This thread seems just about ended, and I don't want to be the person 
to revive it, but there have been numerous related topics in the past 
six months, and nothing in them answers the question that has been 
nagging me.

The question is

"Considering the difficulty af actually getting access to a file in 
such a manner that the 'endian-ness' of the computer architecture is 
NOT transparent, why do we even need a byte-order mark?"

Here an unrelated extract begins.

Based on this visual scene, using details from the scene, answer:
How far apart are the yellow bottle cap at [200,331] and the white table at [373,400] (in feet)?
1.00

To expand on this, imagine there is a text file in some encoding on 
some medium created by a little-endian machine (say a DEC Vax or a 
Macintosh 68000), and it is to be accessed on a big-endian machine 
(any Intel 8080 -- Pentium architecture). Unless the two CPUs are 
sharing the same RAM in order to share the file data in that RAM, the 
data will have to be accessed by reading some storage medium, such as 
mag tape, floppy disc, hard disc, CD-ROM, etc, or by some file 
transfer method on a network. _All_ of these accessing methods are 
either bit-serial or byte-serial, transmitting the most significant 
bit of the most significant byte first, and the little/big-endian 
storage in the RAM receiving buffers is done correctly by the target 
machine. True, the low-level programming in a portable OS such as 
*NIX, say, has to take cognizance of endian-ness, but even that is 
pretty sparse.

I acknowledge that the BOM _can_ be used to differentiate between 
various encodings -- UTF-8, UTF-16, UTF-32, non-Unicode -- but then, 
that has _nothing_ to do with byte order. Perhaps it should be 
renamed?

Or am I missing something important?